> [EXTRAIT DU DOCUMENT]:

Difficile d’y croire mais, il n’y a pas si longtemps, la violence conjugale était perçue comme un phénomène relevant de la sphère privée. Les choses ont changé au cours des années 1970, grâce aux revendications des groupes féministes. La violence conjugale est depuis considérée comme un enjeu de santé publique. Malgré cette avancée, il reste encore beaucoup à faire, comme en témoigne le mouvement #AgressionNonDénoncée qui a secoué les réseaux sociaux québécois en 2015. Encore aujourd’hui, une proportion importante d’actes de violence conjugale n’est pas rapportée aux autorités, ce qu’on appelle le « chiffre noir ».
C’est dans cette optique que Frédéric Ouellet et Marie-Marthe Cousineau, deux professeurs au département de criminologie de l’Université de Montréal, se sont intéressés aux caractéristiques et comportements présents chez la femme et l’homme dans un contexte de violence conjugale. En identifiant ces facteurs, les praticiens du domaine de la santé seront mieux outillés pour repérer les femmes à risque, ce qui pourrait éventuellement avoir un impact sur ce fameux « chiffre noir ».
Échantillon et méthode
Les données utilisées proviennent du volet « victimisation » (cycle 23) de l’Enquête Sociale Générale (ESG) de 2009, produite par Statistiques Canada. Le sondage, réalisé par téléphone sur une base volontaire, a été effectué auprès de 1028 femmes résidentes du Québec et vivant en couple. Les femmes devaient répondre par « oui » ou « non » à une série d’énoncés référant à un comportement associé à la violence conjugale, par exemple : « Il essaie de limiter les contacts que vous entretenez avec votre famille ou vos amis » ou « Il vous rabaisse et vous dit des mots blessants ».
Selon les résultats de l’ESG, un peu plus d’une femme sur dix vit de la violence conjugale au Québec. Un chiffre sans doute sous-estimé ; les conditions de l’ESG (par téléphone, sur une base volontaire) ne permettent pas d’identifier toutes les victimes potentielles. Malgré ses limites, l’enquête de Statistique Canada permet de dresser un portrait des caractéristiques présentes chez plusieurs femmes victimes de violence conjugale.

> [DONNÉES]:
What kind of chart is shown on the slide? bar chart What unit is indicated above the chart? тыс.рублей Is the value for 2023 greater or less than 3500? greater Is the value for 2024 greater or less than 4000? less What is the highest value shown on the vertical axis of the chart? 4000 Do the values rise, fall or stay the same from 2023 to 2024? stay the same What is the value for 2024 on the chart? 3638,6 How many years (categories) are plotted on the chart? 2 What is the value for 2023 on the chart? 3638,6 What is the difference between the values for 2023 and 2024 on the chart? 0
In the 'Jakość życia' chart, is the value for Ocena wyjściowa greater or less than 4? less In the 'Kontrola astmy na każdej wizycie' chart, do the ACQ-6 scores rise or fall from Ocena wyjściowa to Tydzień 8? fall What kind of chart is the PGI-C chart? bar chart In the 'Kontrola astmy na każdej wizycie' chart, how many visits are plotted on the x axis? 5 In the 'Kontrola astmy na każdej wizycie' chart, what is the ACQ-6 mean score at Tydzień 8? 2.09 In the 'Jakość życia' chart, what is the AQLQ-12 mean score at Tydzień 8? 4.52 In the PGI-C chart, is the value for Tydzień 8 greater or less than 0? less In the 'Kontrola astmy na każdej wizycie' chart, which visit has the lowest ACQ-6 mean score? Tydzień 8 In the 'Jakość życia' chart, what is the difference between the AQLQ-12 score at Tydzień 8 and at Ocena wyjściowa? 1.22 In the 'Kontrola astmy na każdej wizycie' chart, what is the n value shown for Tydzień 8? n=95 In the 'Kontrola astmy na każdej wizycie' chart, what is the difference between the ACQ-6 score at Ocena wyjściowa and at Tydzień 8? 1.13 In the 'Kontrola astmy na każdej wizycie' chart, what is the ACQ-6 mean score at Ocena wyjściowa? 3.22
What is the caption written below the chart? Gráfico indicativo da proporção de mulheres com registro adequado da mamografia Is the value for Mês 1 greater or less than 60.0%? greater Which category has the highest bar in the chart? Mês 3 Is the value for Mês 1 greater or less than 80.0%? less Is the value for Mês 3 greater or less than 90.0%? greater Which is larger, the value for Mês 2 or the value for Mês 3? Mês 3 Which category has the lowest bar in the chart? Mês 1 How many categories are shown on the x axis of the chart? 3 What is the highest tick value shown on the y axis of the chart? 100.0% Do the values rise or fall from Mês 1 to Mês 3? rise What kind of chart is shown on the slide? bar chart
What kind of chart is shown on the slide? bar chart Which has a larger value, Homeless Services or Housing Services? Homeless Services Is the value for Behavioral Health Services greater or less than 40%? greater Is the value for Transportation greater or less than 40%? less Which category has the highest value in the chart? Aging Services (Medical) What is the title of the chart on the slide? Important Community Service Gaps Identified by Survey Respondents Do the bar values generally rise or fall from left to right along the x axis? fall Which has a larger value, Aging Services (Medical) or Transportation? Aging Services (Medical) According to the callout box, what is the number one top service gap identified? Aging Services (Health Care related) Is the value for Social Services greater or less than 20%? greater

> [CONSIGNE]: Recopiez le passage de l’extrait sur la violence conjugale qui va de « Selon les résultats » à « victimes de violence conjugale. », en remplaçant « sous-estimé » par « sous-évalué ». Les données ci-dessus ne sont pas nécessaires.

> [RÉSULTAT]:
Selon les résultats de l’ESG, un peu plus d’une femme sur dix vit de la violence conjugale au Québec. Un chiffre sans doute sous-évalué ; les conditions de l’ESG (par téléphone, sur une base volontaire) ne permettent pas d’identifier toutes les victimes potentielles. Malgré ses limites, l’enquête de Statistique Canada permet de dresser un portrait des caractéristiques présentes chez plusieurs femmes victimes de violence conjugale.